Substitution of a hydrogen atom with its heavy isotope deuterium entails the addition of one neutron to a molecule. Despite being a subtle change, this structural modification, known as deuteration, may improve the pharmacokinetic and/or toxicity profile of drugs, potentially translating into improvements in efficacy and safety compared with the non-deuterated counterparts. Initially, efforts to exploit this potential primarily led to the development of deuterated analogues of marketed drugs through a ‘deuterium switch’ approach, such as deutetrabenazine, which became the first deuterated drug to receive FDA approval in 2017. In the past few years, the focus has shifted to applying deuteration in novel drug discovery, and the FDA approved the pioneering de novo deuterated drug deucravacitinib in 2022. In this Review, we highlight key milestones in the field of deuteration in drug discovery and development, emphasizing recent and instructive medicinal chemistry programmes and discussing the opportunities and hurdles for drug developers, as well as the questions that remain to be addressed.
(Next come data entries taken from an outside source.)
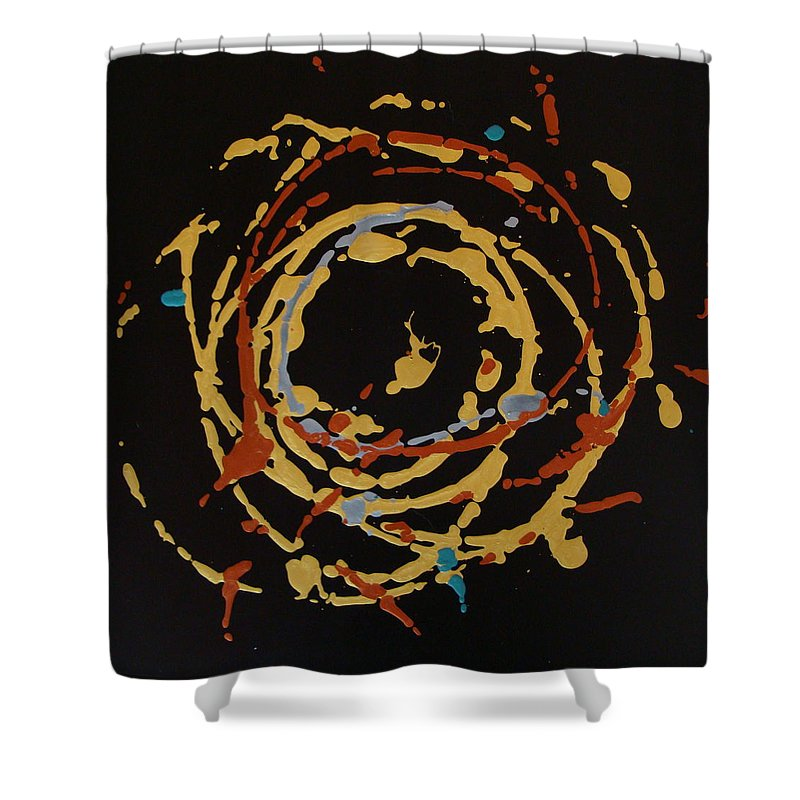 Abstract Shower Curtain featuring the painting Solaris by Holly Picano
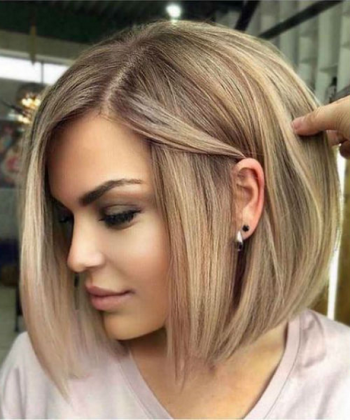 Latest short hairstyle for women 2020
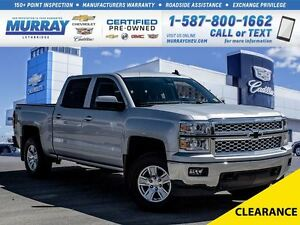 2015 Chevrolet Silverado 1500 **Box Liner!  LED Headlights!**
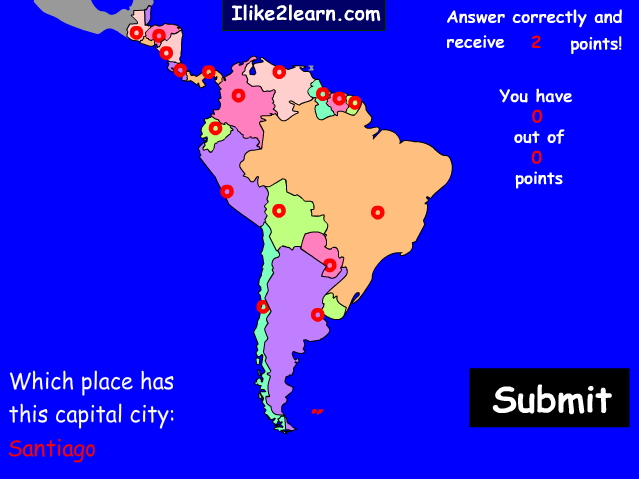 Capitals of the South and Central America countries. Ilike2learn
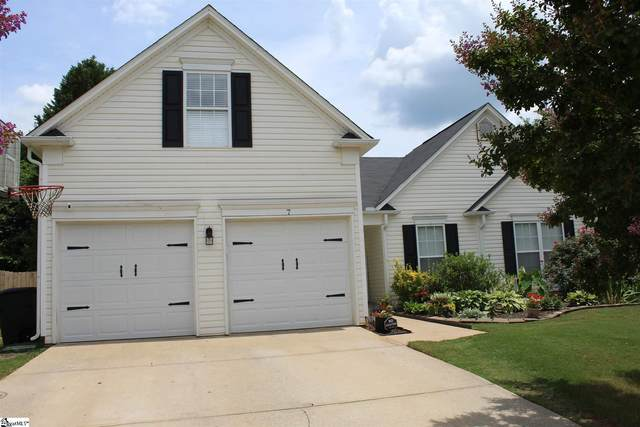7 Grayhawk Way, Simpsonville, SC 29681 (#1448746) :: Coldwell Banker Caine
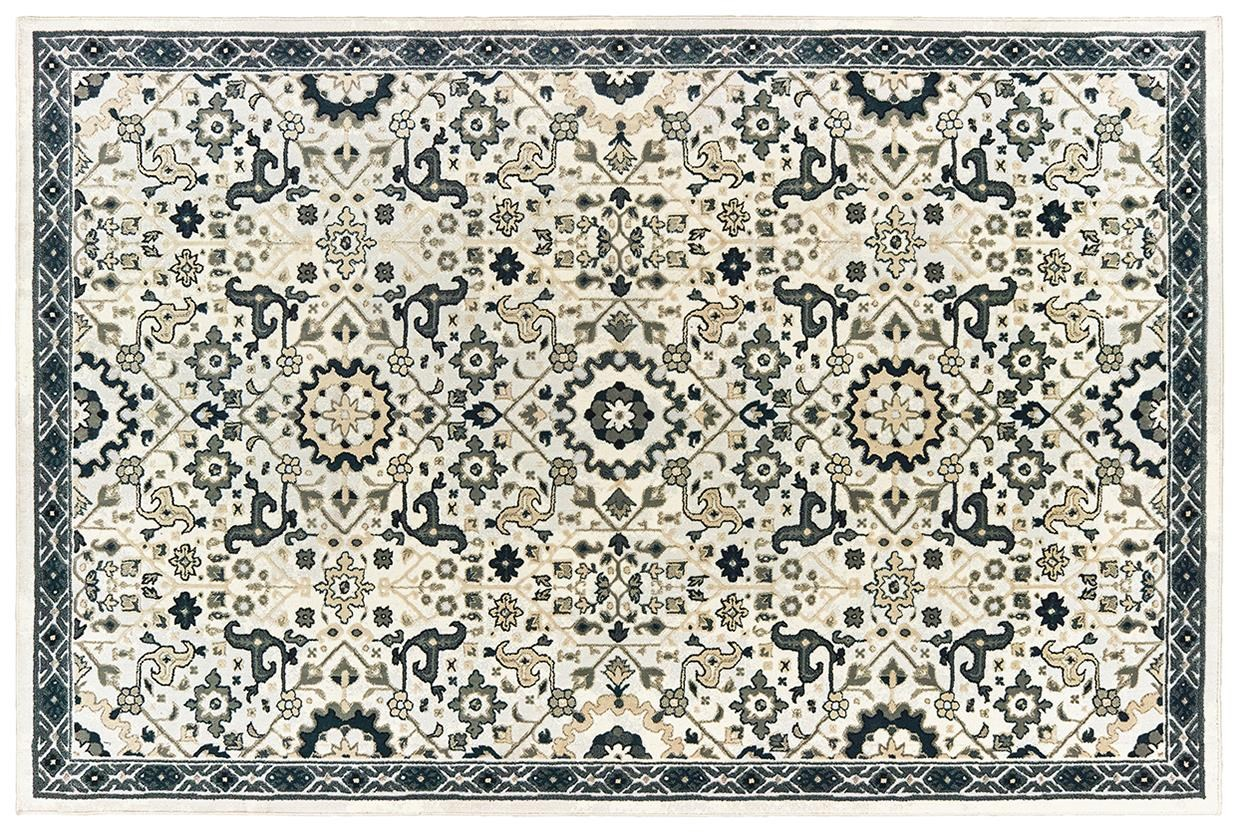 """Bowen 5'3"""" X 7'6"""" RUG by Oriental Weavers at Darvin Furniture"""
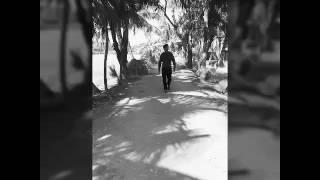 Keno hotath tumi ale bangla new music video (nilpori nilanjona) by Tahsan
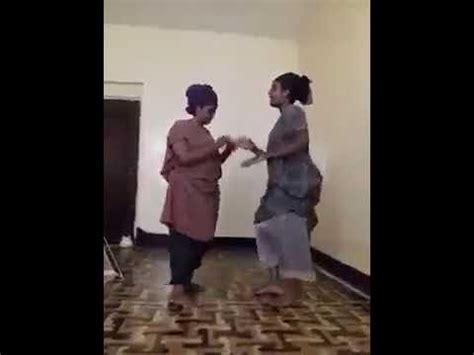 .wasmo macan ecards, custom profiles, blogs, wall posts, and search dhilo somaliyed wasmo page 1 of 181. Wasmo Somali Macan - Wasmo Live Ah Gabar Iyo Wiil Somaali ...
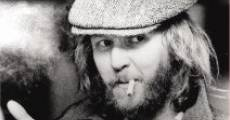 Filme completo Who is Harry Nilsson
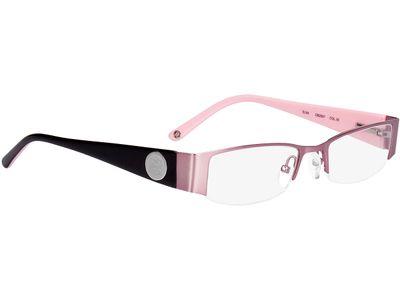 Brille Cremona-rosa/schwarz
用重同位素氘取代氢原子需要在分子中添加一个中子。尽管是一个微妙的变化，这种结构修饰（称为氘化）可以改善药物的药代动力学和/或毒性特征，与非氘化对应物相比，有可能转化为功效和安全性的改进。最初，开发这一潜力的努力主要是通过“氘转换”方法开发市售药物的氘代类似物，例如氘代丁苯那嗪，它于 2017 年成为第一个获得 FDA 批准的氘代药物。焦点已转向在新药发现中应用氘化，FDA 于 2022 年批准了开创性的从头氘化药物 deucravacitinib。在这篇综述中，我们重点介绍了氘化在药物发现和开发领域的关键里程碑，强调了最新的、具有指导意义的药物化学计划并讨论药物开发商的机遇和障碍，以及仍有待解决的问题。